Exercise prompt: Locate each line of the data below that contains the word "before", and copy every such line. Letter case matters.

Exercise inputs:
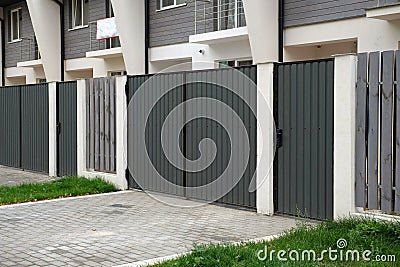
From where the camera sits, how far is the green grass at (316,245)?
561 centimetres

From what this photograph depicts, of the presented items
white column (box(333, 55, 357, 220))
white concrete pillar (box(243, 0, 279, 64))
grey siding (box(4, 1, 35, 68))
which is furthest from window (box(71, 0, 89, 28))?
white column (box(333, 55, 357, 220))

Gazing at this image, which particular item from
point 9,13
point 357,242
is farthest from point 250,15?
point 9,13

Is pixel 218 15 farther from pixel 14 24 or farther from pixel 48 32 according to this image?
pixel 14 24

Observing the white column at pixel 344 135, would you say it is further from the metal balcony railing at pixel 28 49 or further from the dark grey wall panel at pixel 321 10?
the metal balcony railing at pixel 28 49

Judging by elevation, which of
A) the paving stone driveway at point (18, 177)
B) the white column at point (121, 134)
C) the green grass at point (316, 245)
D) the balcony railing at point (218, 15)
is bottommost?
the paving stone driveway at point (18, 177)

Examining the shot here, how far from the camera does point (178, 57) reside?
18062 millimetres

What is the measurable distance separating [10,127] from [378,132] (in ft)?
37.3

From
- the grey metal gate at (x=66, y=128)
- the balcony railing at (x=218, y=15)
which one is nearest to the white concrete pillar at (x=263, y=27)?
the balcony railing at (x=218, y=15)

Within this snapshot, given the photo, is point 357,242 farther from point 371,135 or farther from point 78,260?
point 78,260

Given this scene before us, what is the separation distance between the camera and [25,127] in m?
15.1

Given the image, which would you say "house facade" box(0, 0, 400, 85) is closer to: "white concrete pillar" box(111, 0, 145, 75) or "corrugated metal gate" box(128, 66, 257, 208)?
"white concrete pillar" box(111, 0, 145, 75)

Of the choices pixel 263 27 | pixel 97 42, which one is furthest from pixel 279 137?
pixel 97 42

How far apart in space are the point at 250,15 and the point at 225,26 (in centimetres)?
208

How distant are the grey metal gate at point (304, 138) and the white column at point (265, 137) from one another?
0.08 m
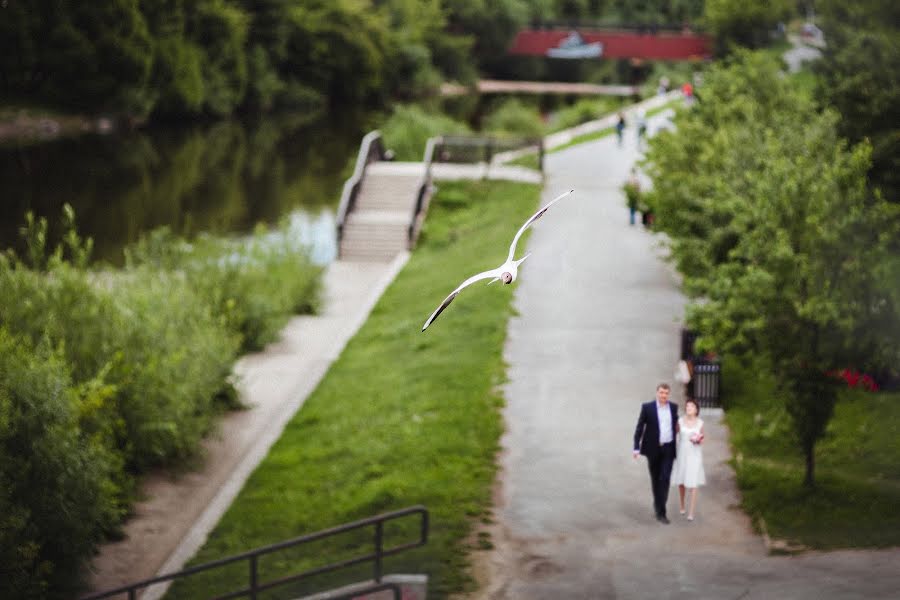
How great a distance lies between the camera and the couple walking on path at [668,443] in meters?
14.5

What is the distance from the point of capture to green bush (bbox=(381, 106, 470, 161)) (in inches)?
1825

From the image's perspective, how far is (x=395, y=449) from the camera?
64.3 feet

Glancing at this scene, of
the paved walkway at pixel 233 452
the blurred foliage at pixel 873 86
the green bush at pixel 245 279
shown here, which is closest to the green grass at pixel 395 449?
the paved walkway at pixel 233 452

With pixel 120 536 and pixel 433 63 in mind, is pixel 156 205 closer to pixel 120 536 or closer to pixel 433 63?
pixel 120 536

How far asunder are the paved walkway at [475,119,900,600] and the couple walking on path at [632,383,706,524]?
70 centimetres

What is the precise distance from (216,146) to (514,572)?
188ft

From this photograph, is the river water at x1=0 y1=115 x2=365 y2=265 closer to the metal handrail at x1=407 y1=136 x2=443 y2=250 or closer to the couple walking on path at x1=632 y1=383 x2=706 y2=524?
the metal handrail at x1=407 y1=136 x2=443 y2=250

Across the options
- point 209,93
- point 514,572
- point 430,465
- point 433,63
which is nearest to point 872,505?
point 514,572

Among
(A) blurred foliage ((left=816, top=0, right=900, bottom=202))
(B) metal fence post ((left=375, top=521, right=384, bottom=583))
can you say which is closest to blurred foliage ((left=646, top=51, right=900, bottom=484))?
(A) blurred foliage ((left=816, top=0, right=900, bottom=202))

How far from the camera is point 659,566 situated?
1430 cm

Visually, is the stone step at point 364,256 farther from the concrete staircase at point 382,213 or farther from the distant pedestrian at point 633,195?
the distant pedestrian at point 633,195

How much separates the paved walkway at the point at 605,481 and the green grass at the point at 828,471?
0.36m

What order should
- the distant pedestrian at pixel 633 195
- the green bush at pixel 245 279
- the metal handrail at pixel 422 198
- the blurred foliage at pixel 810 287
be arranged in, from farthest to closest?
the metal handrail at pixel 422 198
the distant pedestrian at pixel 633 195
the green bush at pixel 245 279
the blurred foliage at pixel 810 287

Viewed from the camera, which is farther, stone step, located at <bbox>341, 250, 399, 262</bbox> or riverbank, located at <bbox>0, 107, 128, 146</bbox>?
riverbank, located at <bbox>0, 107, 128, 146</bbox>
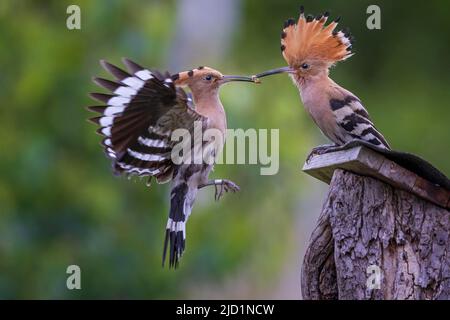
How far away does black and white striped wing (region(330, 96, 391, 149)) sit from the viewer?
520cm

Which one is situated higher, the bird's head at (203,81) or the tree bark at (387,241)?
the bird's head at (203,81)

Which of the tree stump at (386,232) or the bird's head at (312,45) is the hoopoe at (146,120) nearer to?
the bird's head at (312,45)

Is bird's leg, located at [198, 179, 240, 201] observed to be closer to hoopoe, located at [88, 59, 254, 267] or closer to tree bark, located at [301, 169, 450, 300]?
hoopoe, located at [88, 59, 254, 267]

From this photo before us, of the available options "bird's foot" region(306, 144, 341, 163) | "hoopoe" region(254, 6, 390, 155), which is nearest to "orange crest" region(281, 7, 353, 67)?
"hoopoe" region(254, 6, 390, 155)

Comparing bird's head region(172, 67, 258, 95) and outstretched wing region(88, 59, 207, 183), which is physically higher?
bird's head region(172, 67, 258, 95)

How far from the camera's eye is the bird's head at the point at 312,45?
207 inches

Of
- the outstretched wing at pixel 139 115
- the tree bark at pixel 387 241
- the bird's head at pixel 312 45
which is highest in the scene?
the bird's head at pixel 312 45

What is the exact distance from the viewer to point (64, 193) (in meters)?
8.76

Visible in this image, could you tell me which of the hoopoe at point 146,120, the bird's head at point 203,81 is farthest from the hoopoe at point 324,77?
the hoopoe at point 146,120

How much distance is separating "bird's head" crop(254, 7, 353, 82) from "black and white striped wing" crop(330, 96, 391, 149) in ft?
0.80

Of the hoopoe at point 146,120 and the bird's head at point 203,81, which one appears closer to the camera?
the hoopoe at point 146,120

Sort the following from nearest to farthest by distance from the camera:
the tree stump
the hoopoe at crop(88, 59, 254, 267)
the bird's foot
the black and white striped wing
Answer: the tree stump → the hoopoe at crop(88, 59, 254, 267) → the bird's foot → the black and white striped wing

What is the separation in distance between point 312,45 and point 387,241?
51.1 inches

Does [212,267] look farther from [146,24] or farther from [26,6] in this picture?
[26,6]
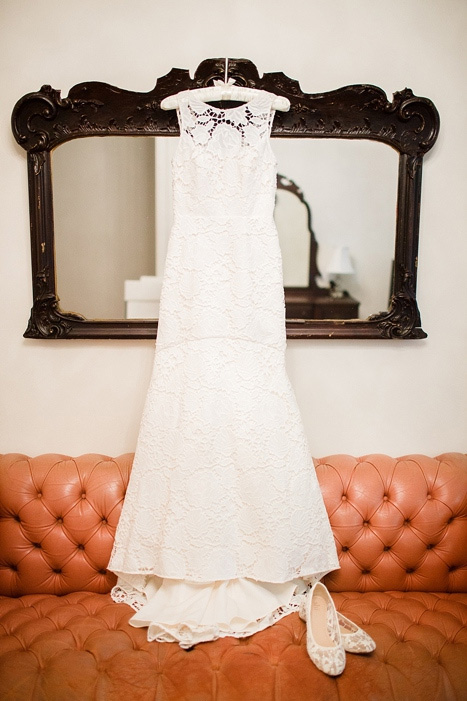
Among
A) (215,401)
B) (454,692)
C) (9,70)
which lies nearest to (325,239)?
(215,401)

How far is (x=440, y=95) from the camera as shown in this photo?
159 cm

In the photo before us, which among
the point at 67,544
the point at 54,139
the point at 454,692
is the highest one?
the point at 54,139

* * *

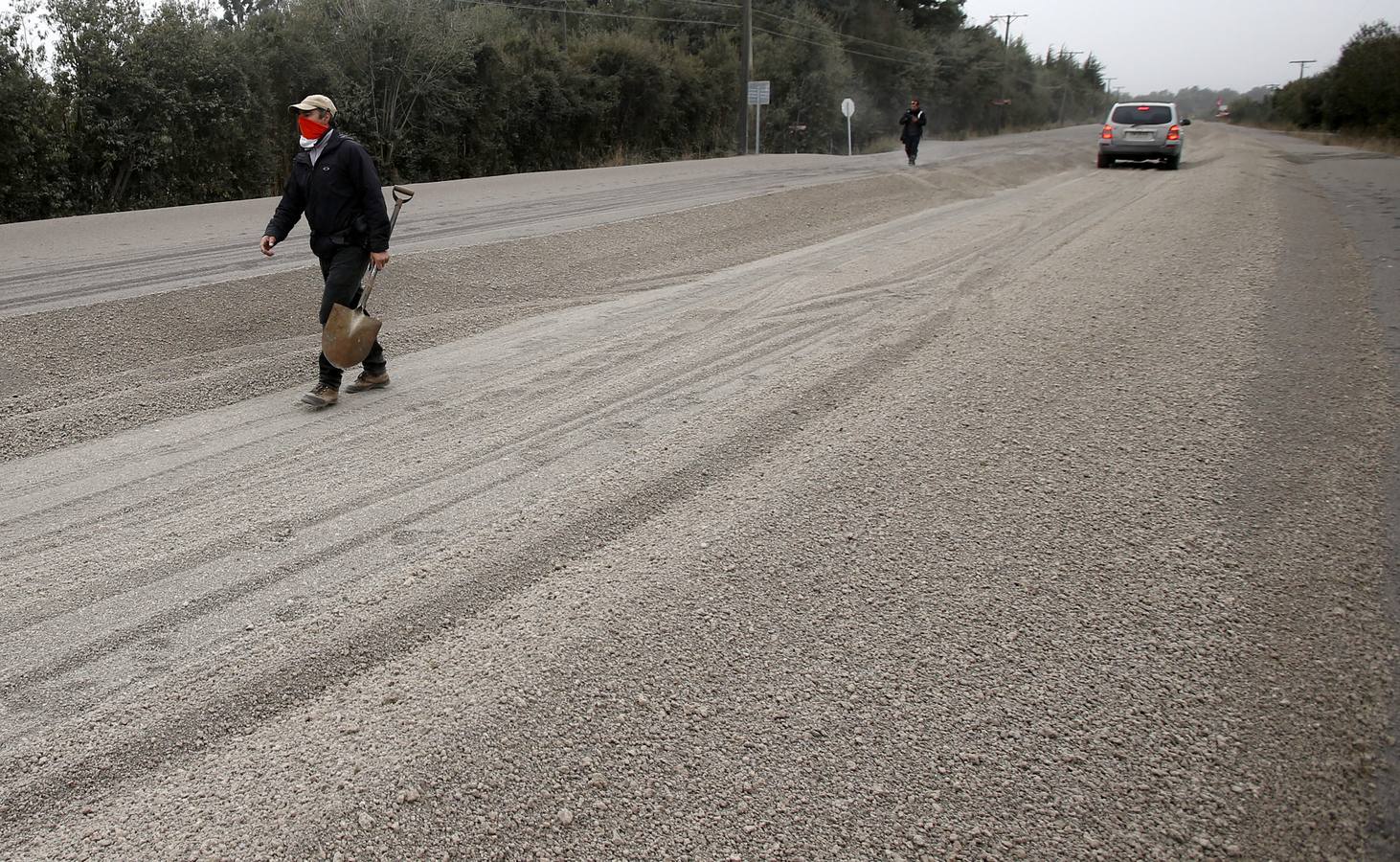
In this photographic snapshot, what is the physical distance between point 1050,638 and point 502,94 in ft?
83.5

==

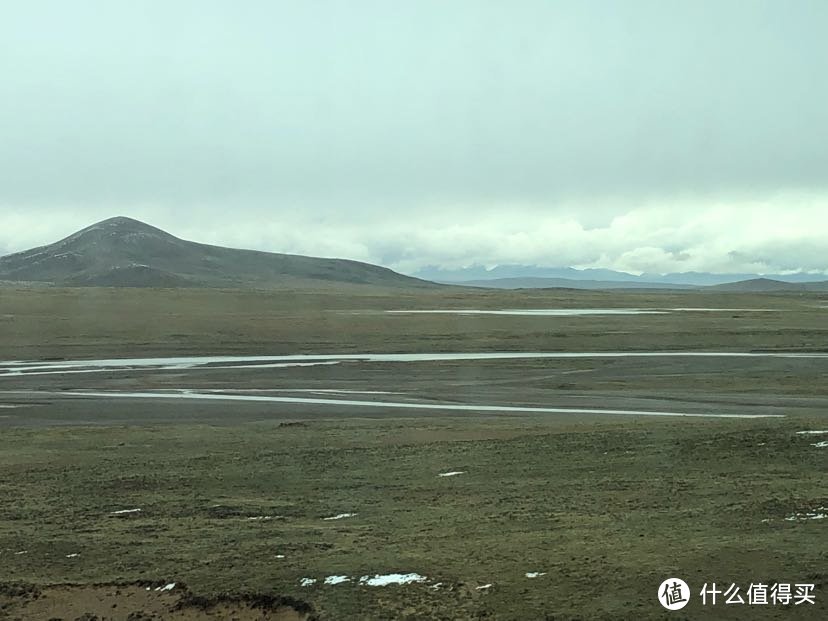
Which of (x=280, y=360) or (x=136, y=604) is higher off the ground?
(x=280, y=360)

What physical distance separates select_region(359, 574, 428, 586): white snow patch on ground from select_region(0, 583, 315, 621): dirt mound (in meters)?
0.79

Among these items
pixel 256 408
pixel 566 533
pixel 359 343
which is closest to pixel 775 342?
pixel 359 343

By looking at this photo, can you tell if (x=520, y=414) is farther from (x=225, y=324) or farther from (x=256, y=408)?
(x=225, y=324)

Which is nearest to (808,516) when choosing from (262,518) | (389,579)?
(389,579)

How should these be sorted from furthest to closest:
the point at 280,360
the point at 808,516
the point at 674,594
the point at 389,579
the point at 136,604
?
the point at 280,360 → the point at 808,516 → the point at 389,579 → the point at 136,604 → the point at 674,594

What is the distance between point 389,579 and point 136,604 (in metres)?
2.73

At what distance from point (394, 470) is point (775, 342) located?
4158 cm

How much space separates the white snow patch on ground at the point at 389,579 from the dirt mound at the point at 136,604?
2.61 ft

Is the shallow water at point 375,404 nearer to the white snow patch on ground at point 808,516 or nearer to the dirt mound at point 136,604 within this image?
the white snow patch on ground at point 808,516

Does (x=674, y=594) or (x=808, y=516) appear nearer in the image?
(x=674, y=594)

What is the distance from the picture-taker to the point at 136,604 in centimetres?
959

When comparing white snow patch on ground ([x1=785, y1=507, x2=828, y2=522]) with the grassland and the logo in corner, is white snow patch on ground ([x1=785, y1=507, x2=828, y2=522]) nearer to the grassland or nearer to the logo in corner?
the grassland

Answer to this exercise:
Given this scene before us, what is the separation distance between the camera and [25,127] in m?
From this photo before us, of the available options "bird's foot" region(306, 144, 341, 163) | "hoopoe" region(254, 6, 390, 155), which is nearest to "orange crest" region(281, 7, 353, 67)?
In the photo before us, which among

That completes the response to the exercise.